*TASK PROMPT*
All of the lines below need to be copied exactly, apart from the pictures.

====== SUPPLIED MATERIAL ======

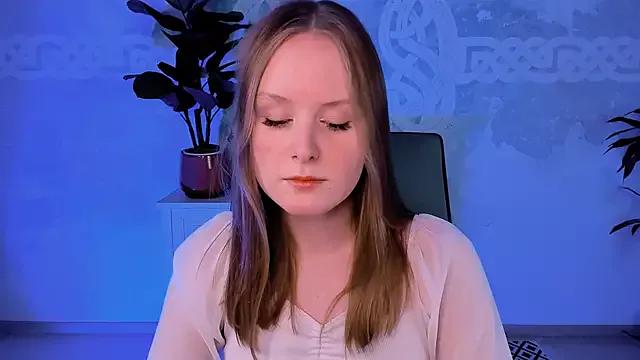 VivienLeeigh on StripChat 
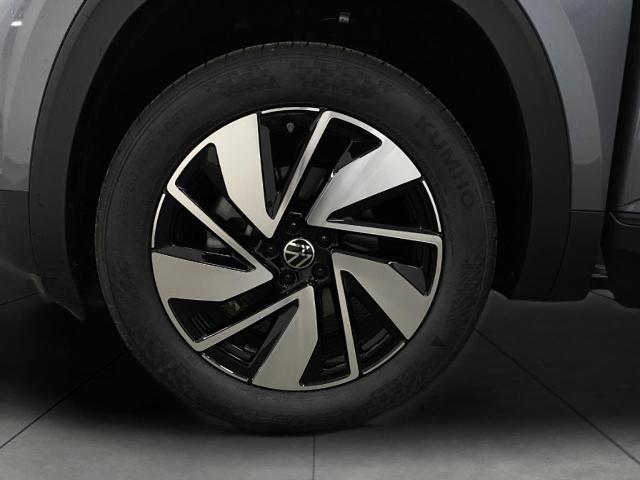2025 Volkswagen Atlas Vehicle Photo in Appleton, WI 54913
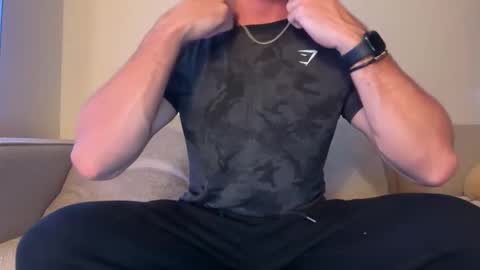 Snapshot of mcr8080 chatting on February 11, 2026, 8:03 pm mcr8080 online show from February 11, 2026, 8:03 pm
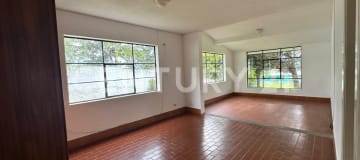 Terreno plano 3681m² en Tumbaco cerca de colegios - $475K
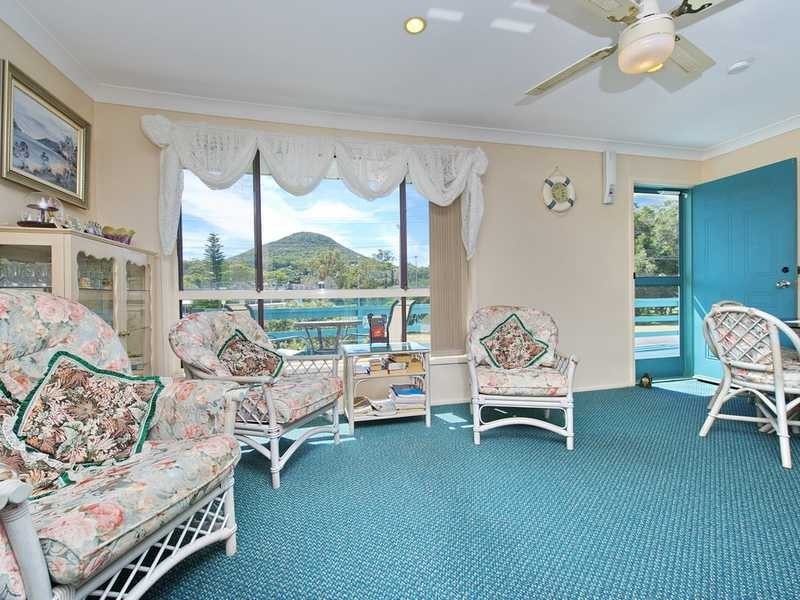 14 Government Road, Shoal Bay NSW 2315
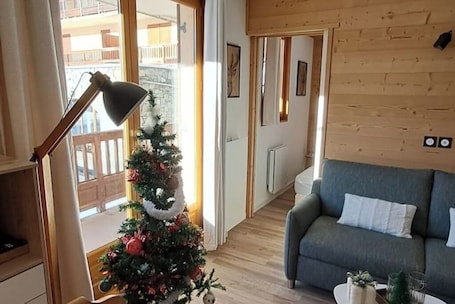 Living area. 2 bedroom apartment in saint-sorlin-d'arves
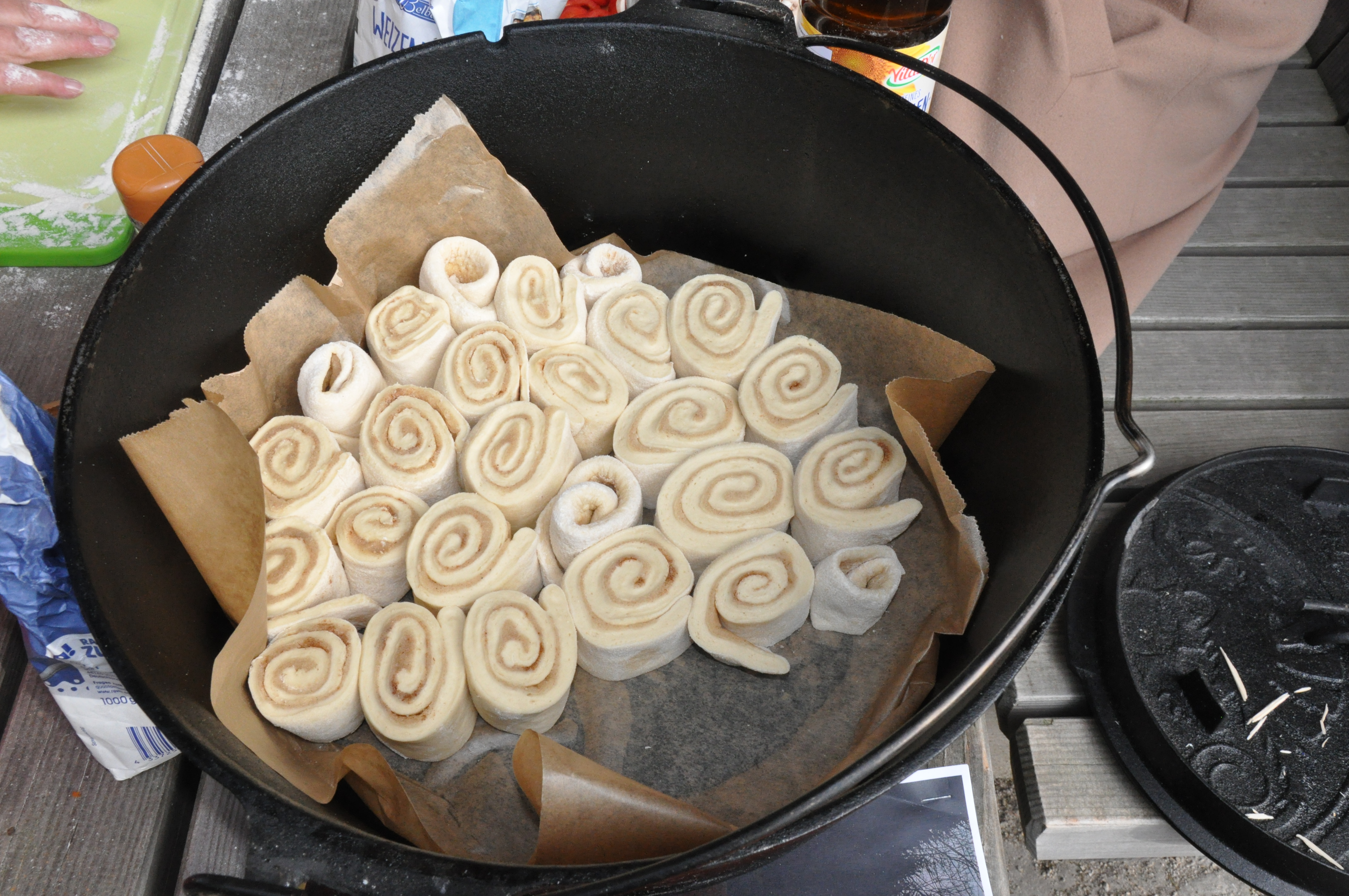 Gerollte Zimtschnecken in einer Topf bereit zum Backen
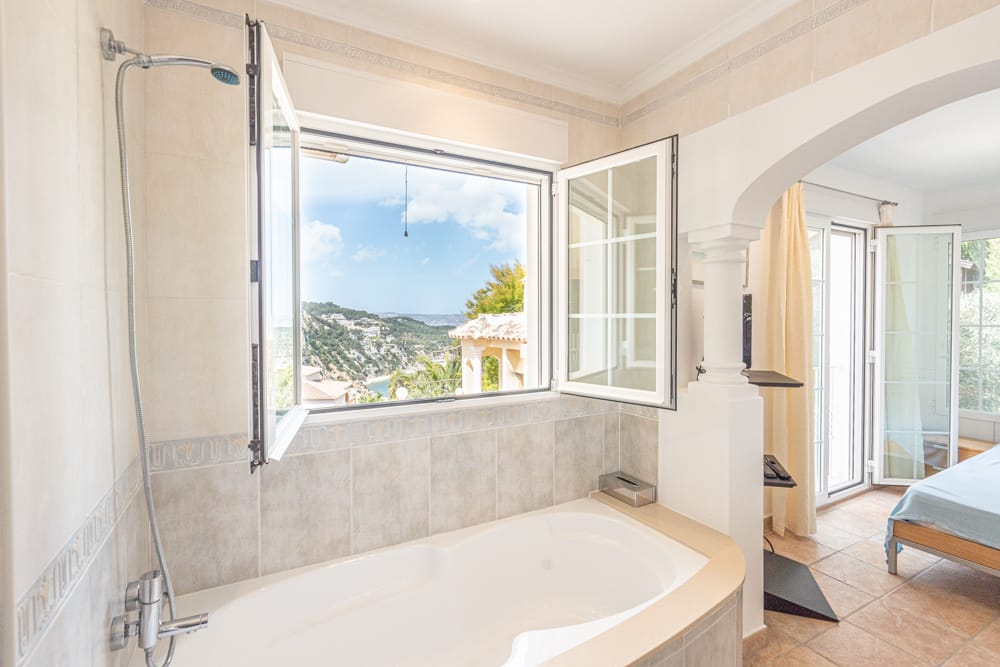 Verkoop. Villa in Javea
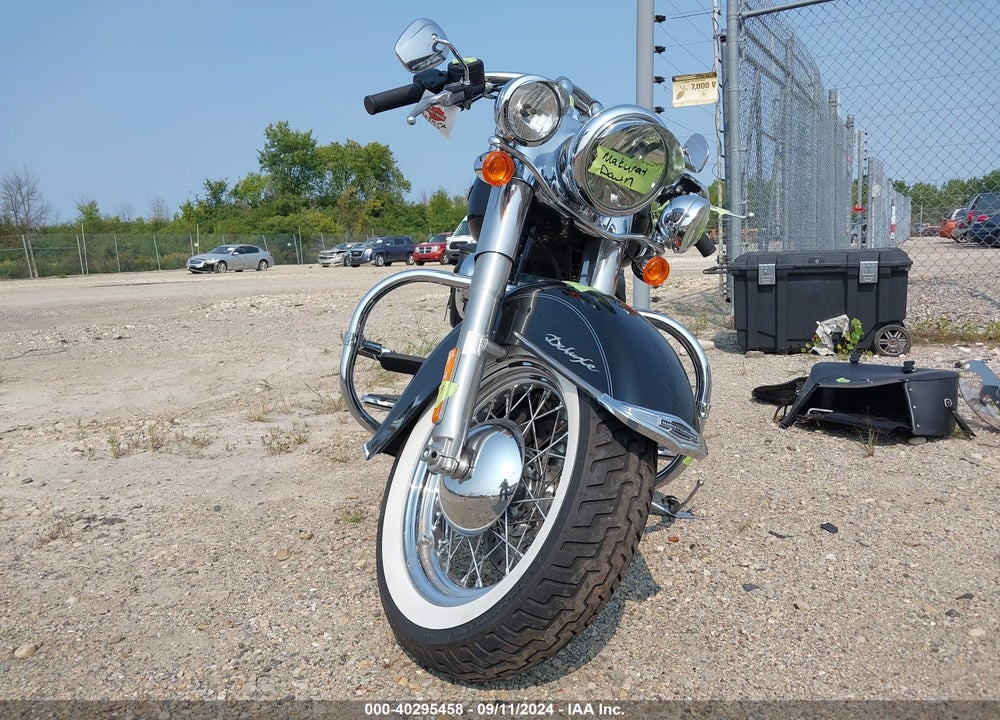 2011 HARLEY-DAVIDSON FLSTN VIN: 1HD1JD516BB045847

======

*OUTPUT FOR THIS TASK*
 VivienLeeigh on StripChat 
2025 Volkswagen Atlas Vehicle Photo in Appleton, WI 54913
 Snapshot of mcr8080 chatting on February 11, 2026, 8:03 pm mcr8080 online show from February 11, 2026, 8:03 pm
 Terreno plano 3681m² en Tumbaco cerca de colegios - $475K
 14 Government Road, Shoal Bay NSW 2315
 Living area. 2 bedroom apartment in saint-sorlin-d'arves
 Gerollte Zimtschnecken in einer Topf bereit zum Backen
 Verkoop. Villa in Javea
 2011 HARLEY-DAVIDSON FLSTN VIN: 1HD1JD516BB045847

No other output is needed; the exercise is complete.